Ce texte propose une évolution historique, attendue depuis des décennies par les associations de malades et par la majorité de nos concitoyens. L'avis 139 du CCNE et les travaux conduits l'an dernier par la Convention citoyenne, entre autres, ont démontré que le cadre législatif ne suffisait pas aux situations où un malade à qui il ne reste que quelques semaines ou quelques mois à vivre, sans perspective de guérison, doit supporter des souffrances que rien ne peut soulager. Le projet de loi répond à cette demande : il permet un choix de l'aide à mourir qui n'impose rien à personne et respecte toutes les consciences – un choix qui peut s'entendre comme un acte fraternel et solidaire, fondé sur l'écoute de la volonté des personnes malades.

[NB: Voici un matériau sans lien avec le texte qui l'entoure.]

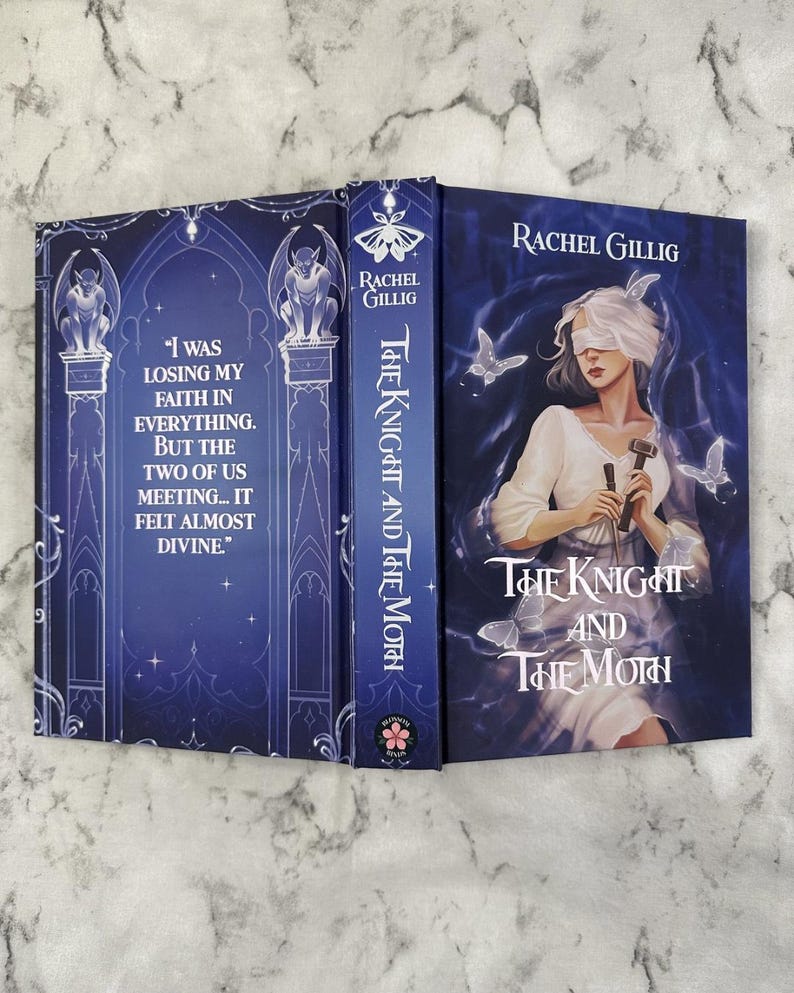 Puede incluir: Libro de tapa dura titulado "The Knight and The Moth" de Rachel Gillig. La portada presenta a una mujer con los ojos vendados, sosteniendo herramientas y mariposas. El lomo y la contraportada son de color azul oscuro con elementos decorativos y texto.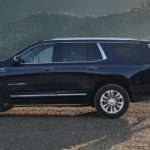 A black 2022 GMC Yukon XL is shown from the side parked on a of a mountain trail.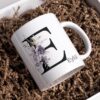 il_1140xN.6655118378_figy Personalisierte Tasse mit Initiale und Name – verziert mit blumigem Dekor in Schwarz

Rapporteure pour les articles 5 et 6, je concentrerai mon propos sur la définition et les conditions d'accès à l'aide à mourir. L'article 5 vise à ce que soit mise à la disposition d'une personne qui en fait la demande une substance létale « afin qu'elle se l'administre ou, lorsqu'elle n'est pas en mesure physiquement d'y procéder, se la fasse administrer par un médecin, un infirmier ou une personne majeure qu'elle désigne et qui se manifeste pour le faire. Cette dernière ne peut percevoir aucune rémunération ou gratification à quelque titre que ce soit en contrepartie de sa désignation. Elle est accompagnée et assistée par le médecin ou l'infirmier ». La rédaction de cet article place donc le malade au cœur du dispositif : s'il le peut, c'est lui qui doit procéder à l'injection.

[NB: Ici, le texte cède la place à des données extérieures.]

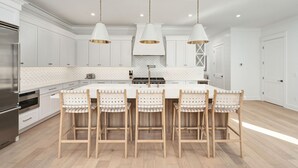A modern kitchen with white cabinetry, a central island with bar stools, pendant lighting, and a stainless steel refrigerator. - Pelayo Solage|Deeded Beach Access|Private Pool|Golf Cart & Bikes (Santa Rosa Beach)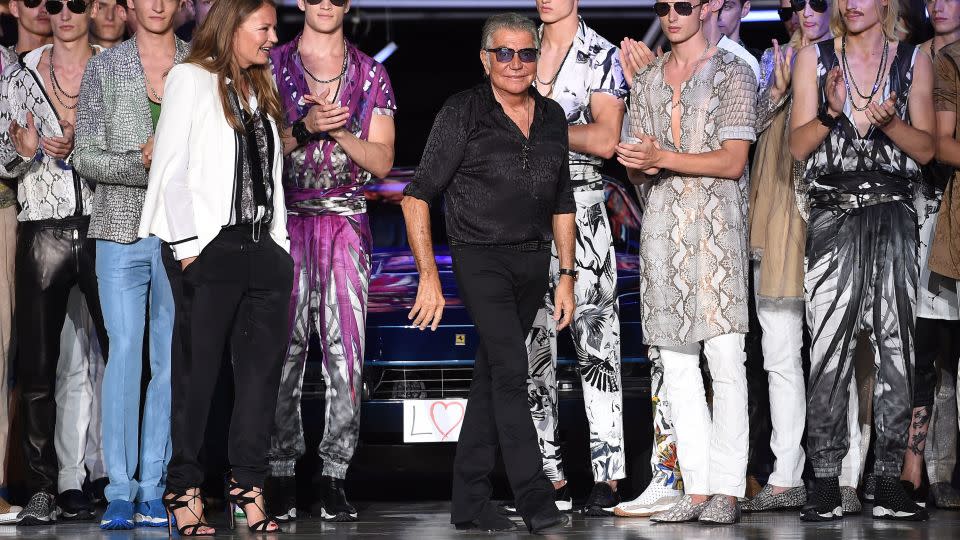 Flanked by models in quintessential Cavalli florals and animal prints, Roberto Cavalli takes his bow after his label's Spring-Summer 2015 menswear show at Milan Fashion Week on June 24, 2014. - Daniele Venturelli/WireImage/Getty Images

L'article 6 définit les cinq conditions cumulatives, citées par Mme la ministre, que doivent remplir les personnes demandant une aide à mourir. Les trois premières sont les suivantes : être majeur, de nationalité française ou résidant de façon stable et régulière en France, atteint d'une affection grave et incurable en phase avancée ou terminale. Dans sa version initiale, le texte mentionnait également un « pronostic vital engagé à court ou moyen terme ». La plupart des membres de la commission spéciale ont jugé ce « moyen terme » subjectif, indéfinissable et susceptible d'exclure des affections comme la maladie de Charcot, dont l'évolution peut être imprévisible. Le CCNE, ainsi qu'un grand nombre de personnes auditionnées, avait signalé les limites de cette expression. Plutôt qu'au temps qu'il reste à vivre, la commission a donc préféré renvoyer à l'avancement de la maladie : cette rédaction plus opérationnelle n'obligera pas les malades à souffrir dans l'attente d'un moyen terme aléatoire.